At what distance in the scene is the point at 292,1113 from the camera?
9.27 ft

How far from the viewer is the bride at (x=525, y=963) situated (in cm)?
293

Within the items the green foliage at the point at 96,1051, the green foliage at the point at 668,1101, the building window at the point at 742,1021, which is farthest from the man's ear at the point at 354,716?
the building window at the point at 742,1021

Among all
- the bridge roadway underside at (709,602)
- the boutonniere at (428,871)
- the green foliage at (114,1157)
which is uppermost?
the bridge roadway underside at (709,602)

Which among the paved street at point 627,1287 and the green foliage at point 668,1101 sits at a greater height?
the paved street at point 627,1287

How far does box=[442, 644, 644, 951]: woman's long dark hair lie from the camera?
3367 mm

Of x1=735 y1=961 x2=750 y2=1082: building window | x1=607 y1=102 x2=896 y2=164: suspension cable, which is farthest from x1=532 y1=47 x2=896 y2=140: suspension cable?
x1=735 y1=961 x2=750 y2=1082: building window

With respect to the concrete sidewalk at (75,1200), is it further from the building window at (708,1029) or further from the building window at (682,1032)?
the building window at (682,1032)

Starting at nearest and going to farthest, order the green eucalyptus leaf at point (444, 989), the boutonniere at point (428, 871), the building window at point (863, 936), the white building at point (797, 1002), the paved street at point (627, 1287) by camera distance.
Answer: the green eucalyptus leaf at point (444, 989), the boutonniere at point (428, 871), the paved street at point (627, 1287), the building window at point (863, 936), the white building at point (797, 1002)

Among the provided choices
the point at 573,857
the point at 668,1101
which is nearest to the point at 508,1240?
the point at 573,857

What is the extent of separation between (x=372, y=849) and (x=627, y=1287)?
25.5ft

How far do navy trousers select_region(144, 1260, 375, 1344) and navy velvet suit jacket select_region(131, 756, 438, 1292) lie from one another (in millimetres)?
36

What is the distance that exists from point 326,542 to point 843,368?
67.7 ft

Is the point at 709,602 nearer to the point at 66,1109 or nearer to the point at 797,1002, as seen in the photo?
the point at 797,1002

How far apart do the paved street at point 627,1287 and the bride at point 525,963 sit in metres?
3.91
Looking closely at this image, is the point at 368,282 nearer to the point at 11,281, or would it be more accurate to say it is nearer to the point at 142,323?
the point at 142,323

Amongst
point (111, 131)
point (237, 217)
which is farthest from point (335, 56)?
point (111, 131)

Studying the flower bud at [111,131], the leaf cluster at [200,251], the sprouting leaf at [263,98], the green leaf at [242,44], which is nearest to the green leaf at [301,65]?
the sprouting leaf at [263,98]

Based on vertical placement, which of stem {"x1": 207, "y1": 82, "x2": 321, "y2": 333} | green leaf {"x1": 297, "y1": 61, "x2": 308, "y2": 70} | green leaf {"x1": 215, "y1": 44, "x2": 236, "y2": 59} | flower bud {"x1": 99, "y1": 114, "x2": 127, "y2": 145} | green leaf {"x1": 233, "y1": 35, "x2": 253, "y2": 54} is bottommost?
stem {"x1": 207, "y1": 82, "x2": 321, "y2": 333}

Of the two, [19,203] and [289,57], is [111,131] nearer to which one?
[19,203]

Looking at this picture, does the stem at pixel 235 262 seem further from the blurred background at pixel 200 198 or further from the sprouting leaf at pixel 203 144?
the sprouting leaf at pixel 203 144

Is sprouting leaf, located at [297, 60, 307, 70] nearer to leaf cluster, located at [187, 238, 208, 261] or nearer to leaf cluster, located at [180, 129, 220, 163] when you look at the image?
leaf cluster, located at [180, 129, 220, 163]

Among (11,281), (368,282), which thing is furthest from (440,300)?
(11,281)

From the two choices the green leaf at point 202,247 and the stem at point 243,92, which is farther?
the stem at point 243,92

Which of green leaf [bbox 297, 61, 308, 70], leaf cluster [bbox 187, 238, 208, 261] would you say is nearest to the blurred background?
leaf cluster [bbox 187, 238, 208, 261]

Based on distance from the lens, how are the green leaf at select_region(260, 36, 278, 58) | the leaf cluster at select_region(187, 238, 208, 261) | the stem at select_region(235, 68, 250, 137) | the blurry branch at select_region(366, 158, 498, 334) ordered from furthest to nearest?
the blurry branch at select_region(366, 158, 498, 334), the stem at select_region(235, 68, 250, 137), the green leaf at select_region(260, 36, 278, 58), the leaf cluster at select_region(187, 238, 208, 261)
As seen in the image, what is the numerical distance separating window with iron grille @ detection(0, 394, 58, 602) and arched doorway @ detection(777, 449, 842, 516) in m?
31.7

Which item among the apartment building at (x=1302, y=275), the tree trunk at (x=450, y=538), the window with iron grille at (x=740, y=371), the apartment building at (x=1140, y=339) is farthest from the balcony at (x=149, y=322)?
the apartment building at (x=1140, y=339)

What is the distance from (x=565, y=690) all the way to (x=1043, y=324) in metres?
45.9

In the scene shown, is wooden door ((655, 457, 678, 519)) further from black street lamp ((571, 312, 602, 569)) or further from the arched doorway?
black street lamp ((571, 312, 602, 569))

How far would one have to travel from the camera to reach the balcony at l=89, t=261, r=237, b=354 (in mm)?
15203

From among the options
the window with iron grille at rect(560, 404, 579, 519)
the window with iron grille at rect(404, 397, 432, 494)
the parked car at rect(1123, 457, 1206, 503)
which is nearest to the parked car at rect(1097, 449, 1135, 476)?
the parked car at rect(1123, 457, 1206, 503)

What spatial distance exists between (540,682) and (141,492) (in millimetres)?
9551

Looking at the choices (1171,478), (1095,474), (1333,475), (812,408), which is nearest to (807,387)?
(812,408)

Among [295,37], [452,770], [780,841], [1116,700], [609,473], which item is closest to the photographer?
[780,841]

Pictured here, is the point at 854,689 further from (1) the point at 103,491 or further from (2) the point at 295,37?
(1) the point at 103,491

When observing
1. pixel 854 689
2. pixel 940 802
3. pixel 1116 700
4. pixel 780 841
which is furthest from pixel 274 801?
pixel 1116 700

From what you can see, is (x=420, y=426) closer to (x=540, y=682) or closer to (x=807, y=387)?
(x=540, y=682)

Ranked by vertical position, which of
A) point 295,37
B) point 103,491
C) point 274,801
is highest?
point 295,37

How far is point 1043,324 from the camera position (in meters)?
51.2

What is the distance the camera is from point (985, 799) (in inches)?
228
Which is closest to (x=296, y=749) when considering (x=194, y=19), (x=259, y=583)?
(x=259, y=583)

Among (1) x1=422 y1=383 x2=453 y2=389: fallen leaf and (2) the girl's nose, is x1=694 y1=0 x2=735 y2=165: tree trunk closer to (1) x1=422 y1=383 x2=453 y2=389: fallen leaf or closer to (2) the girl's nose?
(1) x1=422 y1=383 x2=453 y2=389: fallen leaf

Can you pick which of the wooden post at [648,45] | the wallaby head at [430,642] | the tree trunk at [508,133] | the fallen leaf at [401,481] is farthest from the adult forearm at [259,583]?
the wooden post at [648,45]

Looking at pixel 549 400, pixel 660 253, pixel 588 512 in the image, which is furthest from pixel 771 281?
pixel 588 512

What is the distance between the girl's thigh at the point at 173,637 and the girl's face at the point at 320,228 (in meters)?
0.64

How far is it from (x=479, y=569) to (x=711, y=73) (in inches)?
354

○ ○ ○ ○ ○ ○ ○

▶ [Exercise brief]:
Copy every row above verbatim, keeping each line as it appears.

▶ [The reply]:
At what distance in the scene is the point at 292,1113 from the camera?
9.27 ft

How far from the viewer is the bride at (x=525, y=963) situated (in cm)?
293

Within the items the green foliage at the point at 96,1051, the green foliage at the point at 668,1101, the building window at the point at 742,1021, which is farthest from the man's ear at the point at 354,716?
the building window at the point at 742,1021

Among all
- the bridge roadway underside at (709,602)
- the boutonniere at (428,871)
- the green foliage at (114,1157)
which is uppermost?
the bridge roadway underside at (709,602)

Which among the paved street at point 627,1287 and the green foliage at point 668,1101 sits at a greater height?
the paved street at point 627,1287

How far does box=[442, 644, 644, 951]: woman's long dark hair lie from the camera?
3367 mm

Of x1=735 y1=961 x2=750 y2=1082: building window | x1=607 y1=102 x2=896 y2=164: suspension cable, which is farthest from x1=532 y1=47 x2=896 y2=140: suspension cable?
x1=735 y1=961 x2=750 y2=1082: building window

With respect to the concrete sidewalk at (75,1200), is it further from the building window at (708,1029) or further from the building window at (682,1032)?
the building window at (682,1032)

Starting at nearest and going to farthest, order the green eucalyptus leaf at point (444, 989), the boutonniere at point (428, 871), the building window at point (863, 936), the white building at point (797, 1002), the paved street at point (627, 1287) by camera distance.
Answer: the green eucalyptus leaf at point (444, 989), the boutonniere at point (428, 871), the paved street at point (627, 1287), the building window at point (863, 936), the white building at point (797, 1002)

Among the provided choices
the point at 573,857
the point at 668,1101
which is nearest to the point at 508,1240?
the point at 573,857

What is the extent of separation between (x=372, y=849) and (x=627, y=1287)?
25.5ft

How far do navy trousers select_region(144, 1260, 375, 1344) and navy velvet suit jacket select_region(131, 756, 438, 1292) lie from one another (in millimetres)?
36

What is the distance that exists from point 326,542 to point 843,368?
67.7 ft

Is the point at 709,602 nearer to the point at 66,1109 or nearer to the point at 797,1002, as seen in the photo?
the point at 797,1002

How far apart do the paved street at point 627,1287 and the bride at point 525,963 sit in metres?
3.91
Looking closely at this image, is the point at 368,282 nearer to the point at 11,281, or would it be more accurate to say it is nearer to the point at 142,323?
the point at 142,323

Amongst
point (111, 131)
point (237, 217)
which is farthest from point (335, 56)?
point (111, 131)

Studying the flower bud at [111,131], the leaf cluster at [200,251], the sprouting leaf at [263,98], the green leaf at [242,44], which is nearest to the green leaf at [301,65]?
the sprouting leaf at [263,98]

Based on vertical placement, which of stem {"x1": 207, "y1": 82, "x2": 321, "y2": 333} | green leaf {"x1": 297, "y1": 61, "x2": 308, "y2": 70} | green leaf {"x1": 215, "y1": 44, "x2": 236, "y2": 59} | flower bud {"x1": 99, "y1": 114, "x2": 127, "y2": 145} | green leaf {"x1": 233, "y1": 35, "x2": 253, "y2": 54} is bottommost?
stem {"x1": 207, "y1": 82, "x2": 321, "y2": 333}

Of the two, [19,203] and [289,57], is [111,131] nearer to which one?
[19,203]

Looking at this picture, does the stem at pixel 235 262 seem further from the blurred background at pixel 200 198 or further from the sprouting leaf at pixel 203 144?
the sprouting leaf at pixel 203 144

Is sprouting leaf, located at [297, 60, 307, 70] nearer to leaf cluster, located at [187, 238, 208, 261] or nearer to leaf cluster, located at [180, 129, 220, 163] when you look at the image?
leaf cluster, located at [180, 129, 220, 163]

Among (11,281), (368,282), which thing is furthest from (440,300)?
(11,281)

From the two choices the green leaf at point 202,247 and the stem at point 243,92, which is farther?
the stem at point 243,92

Which of green leaf [bbox 297, 61, 308, 70], leaf cluster [bbox 187, 238, 208, 261] would you say is nearest to the blurred background?
leaf cluster [bbox 187, 238, 208, 261]

Based on distance from the lens, how are the green leaf at select_region(260, 36, 278, 58) | the leaf cluster at select_region(187, 238, 208, 261) | the stem at select_region(235, 68, 250, 137) | the blurry branch at select_region(366, 158, 498, 334) ordered from furthest to nearest?
the blurry branch at select_region(366, 158, 498, 334), the stem at select_region(235, 68, 250, 137), the green leaf at select_region(260, 36, 278, 58), the leaf cluster at select_region(187, 238, 208, 261)
As seen in the image, what is the numerical distance separating window with iron grille @ detection(0, 394, 58, 602) and arched doorway @ detection(777, 449, 842, 516) in m?
31.7

Which item among the apartment building at (x=1302, y=275), the tree trunk at (x=450, y=538), the window with iron grille at (x=740, y=371), the apartment building at (x=1140, y=339) is farthest from the balcony at (x=149, y=322)?
the apartment building at (x=1140, y=339)

What is the distance from (x=565, y=690) all the way to (x=1043, y=324) in metres?
45.9

In the scene shown, is wooden door ((655, 457, 678, 519)) further from black street lamp ((571, 312, 602, 569)) or further from the arched doorway?
black street lamp ((571, 312, 602, 569))

How far would one have to travel from the camera to reach the balcony at l=89, t=261, r=237, b=354 (in mm)?
15203

From among the options
the window with iron grille at rect(560, 404, 579, 519)
the window with iron grille at rect(404, 397, 432, 494)
the parked car at rect(1123, 457, 1206, 503)
which is nearest to the parked car at rect(1097, 449, 1135, 476)?
the parked car at rect(1123, 457, 1206, 503)

What spatial distance exists between (540,682) and (141,492) (in millimetres)?
9551

Looking at the choices (1171,478), (1095,474), (1333,475), (812,408), which is nearest to (807,387)?
(812,408)

Among [295,37], [452,770], [780,841], [1116,700], [609,473], which item is closest to the photographer?
[780,841]

Pictured here, is the point at 854,689 further from (1) the point at 103,491 or further from (2) the point at 295,37?
(1) the point at 103,491

When observing
1. pixel 854 689
2. pixel 940 802
3. pixel 1116 700
4. pixel 780 841
which is furthest from pixel 274 801?
pixel 1116 700

From what you can see, is (x=420, y=426) closer to (x=540, y=682) or closer to (x=807, y=387)?
(x=540, y=682)

Ranked by vertical position, which of
A) point 295,37
B) point 103,491
C) point 274,801
is highest?
point 295,37

How far is point 1043,324 from the camera position (in meters)?
51.2

What is the distance the camera is from point (985, 799) (in inches)?
228
Which is closest to (x=296, y=749) when considering (x=194, y=19), (x=259, y=583)?
(x=259, y=583)

Among (1) x1=422 y1=383 x2=453 y2=389: fallen leaf and (2) the girl's nose, is x1=694 y1=0 x2=735 y2=165: tree trunk closer to (1) x1=422 y1=383 x2=453 y2=389: fallen leaf or closer to (2) the girl's nose?
(1) x1=422 y1=383 x2=453 y2=389: fallen leaf

Can you pick which of the wooden post at [648,45] | the wallaby head at [430,642] | the tree trunk at [508,133] | the fallen leaf at [401,481] is farthest from the adult forearm at [259,583]?
the wooden post at [648,45]

Looking at pixel 549 400, pixel 660 253, pixel 588 512 in the image, which is furthest from pixel 771 281?
pixel 588 512

What is the distance between the girl's thigh at the point at 173,637 and the girl's face at the point at 320,228 (in meters)?
0.64

How far is it from (x=479, y=569) to (x=711, y=73) (in inches)?
354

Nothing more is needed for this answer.